Le vent dans les saules (5ème partie)

La fenêtre se referma et j'attendis quelques instants jusqu'à ce que la porte s'entrebâille. La silhouette de Nathan se découpa dans la lumière puis, ils 'approcha de moi. D'une chiquenaude, il envoya le mégot de sa cigarette dans l'air. Le petit point incandescent voltigea un instant puis il s'écrasa à quelques mètres dans une petite gerbe d'étincelles.

 

Nathan : « Alors Nico, ça fait un bail qu'on ne s'est pas vu !

 

Moi : Oui, il faut dire que j'ai eu un retour assez difficile au manoir. Ce soir, j'ai profité que tout le monde s'était retiré pour faire le mur.

 

Nathan : Je parie que tu as envie de revoir ma sœur. Je me trompe ?

 

Moi : (en bafouillant) Non, non, je t'assure...

 

Nathan : Allons, tu ne me la feras pas à moi, tu dois bien avoir envie de la revoir. D'ailleurs, elle m'a parlé de toi. Marion, que je lui ai dit, le petit Nico voudra sûrement te revoir.

 

Moi : Elle s'appelle Marion ?

 

Nathan  Oui. (D'un air mi-amusé, mi-sérieux) Elle est un peu vieille pour toi, tu sais, elle a 19 ans.

 

Moi : (dépité) Tu crois ?

 

Nathan : Ne t'inquiète pas, on va arranger ça. Disons, demain soir, vers 11 heures ? Tu me retrouves au croisement de la route vers la ville, là où on s'est rencontré. On va se faire une petite virée à plusieurs, avec ma copine. Ok ? A demain soir !

 

Moi : A demain, Nathan ! ».

 

Il s'éloigna de son pas nonchalant, mains dans les poches et je me retrouvais seul dans la nuit, face à mon destin.

 

 

De retour dans ma chambre que j'avais regagné sans encombres ni rencontres indésirables, je m'allongeais de tout mon long sur mon lit, la tête posée sur mes bras repliés.

 

Au plafond, une mouche voletait, m'exaspérant par son grésillement ininterrompu.

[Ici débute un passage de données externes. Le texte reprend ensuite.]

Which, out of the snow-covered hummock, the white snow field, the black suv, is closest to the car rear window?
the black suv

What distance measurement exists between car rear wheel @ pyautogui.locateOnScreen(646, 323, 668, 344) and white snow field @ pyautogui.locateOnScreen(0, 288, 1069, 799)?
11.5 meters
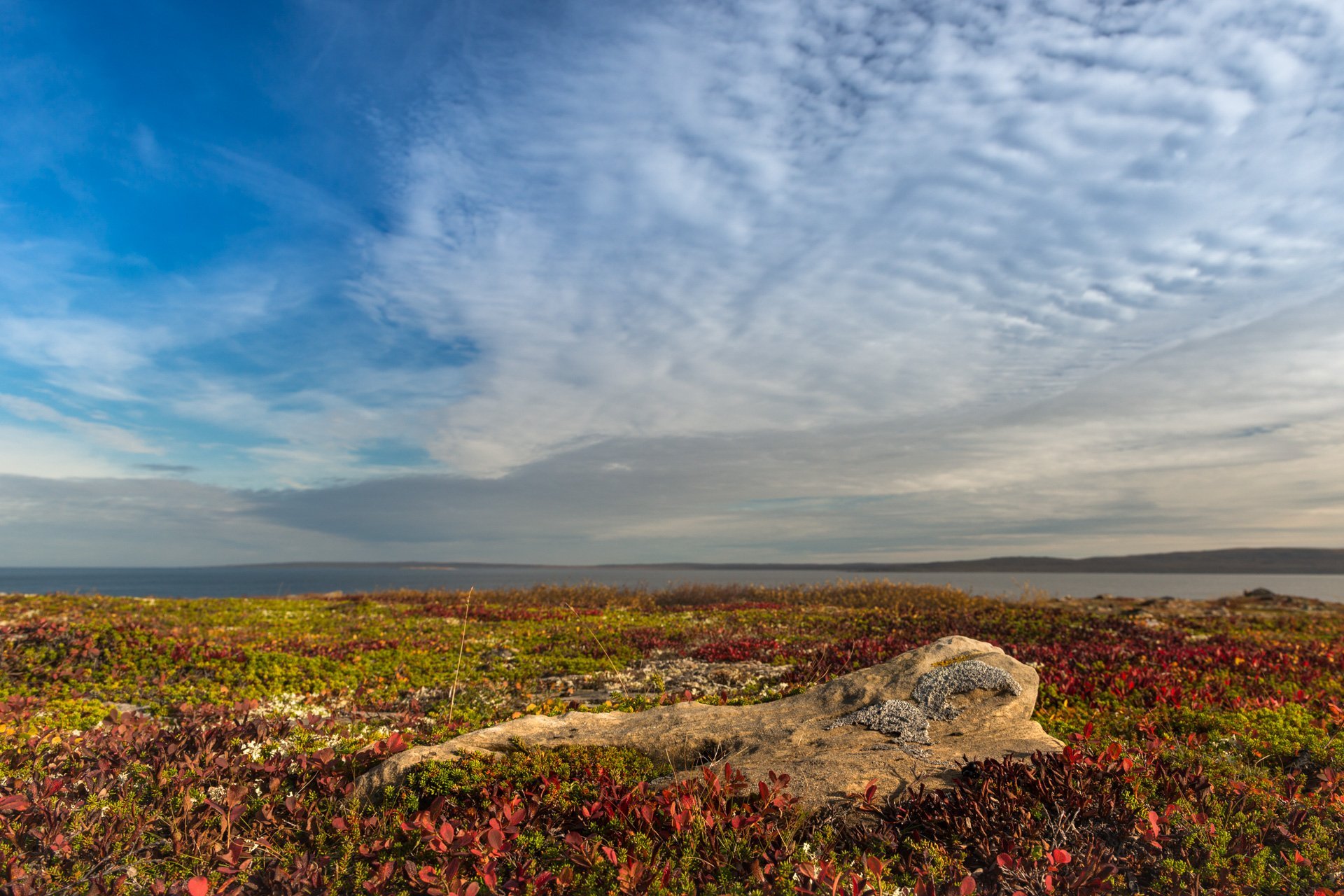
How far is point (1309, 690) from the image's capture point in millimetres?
10711

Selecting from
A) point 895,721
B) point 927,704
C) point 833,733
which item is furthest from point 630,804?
point 927,704

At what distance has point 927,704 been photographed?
759 centimetres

J'imaginais sa vie sans problème, sa naissance sous forme de larve et sa mort, emprisonnée dans la toile d'une araignée vorace.

 

Dans quelle aventure allais-je m'embarquer en continuant à fréquenter Nathan et ses manières de mauvais garçon ?

Qu'allais-je bien pouvoir trouver à dire à Marion pendant toute une soirée ? Comment fallait-il faire pour conquérir une fille ? Allait-elle me prendre au sérieux, moi, le petit jeunot osant lever les yeux vers ce beau papillon ?

 

Mais qu'est ce que j'étais sensé faire, dire, penser, espérer ??

 

Le grésillement de la mouche redoubla furieusement. Je lançais un livre au plafond et lorsqu'il retomba, une petite tâche noire avait remplacé l'insecte bruyant.

 

Après tout, il suffisait peut-être de se laisser porter par les événements et faire confiance au destin, sans le craindre, juste l'apprivoiser...

 

Le sommeil mit du temps à venir s'emparer de moi et les heures de la journée du lendemain s'égrenèrent avec une lenteur désespérante.

 

Je m'angoissais de plus en plus, incapable de fixer mon esprit plus de quelques secondes sur quoi que ce soit.

 

Pour tenter de retrouver un peu de sérénité, je grimpais dans les saules et j'admirais la vue que j'avais à partir du haut des  arbres. Le manoir et le parc attenant s'étalaient sous mes pieds, riche, prospère et je me pris à détester cet endroit, cette prison dorée qui m'étouffait au nom d'une vieille famille huppée.

 

Je montais plus haut dans les branches pour m'échapper de ce cauchemar et je fermais les yeux soudainement pris d'un vertige.

 

Le vent caressait mon visage et chuchotait une chanson envoutante à mon oreille, celle des lieux qu'il avait parcourus avant d'arriver à moi, celle de la liberté d'aller et venir à son gré, de respirer, d'aimer à sa guise et sans entraves...

 

Légèrement enivré par les éléments, je redescendis dans les branches, d'un pas mal assuré et, pour la première fois je loupais une prise.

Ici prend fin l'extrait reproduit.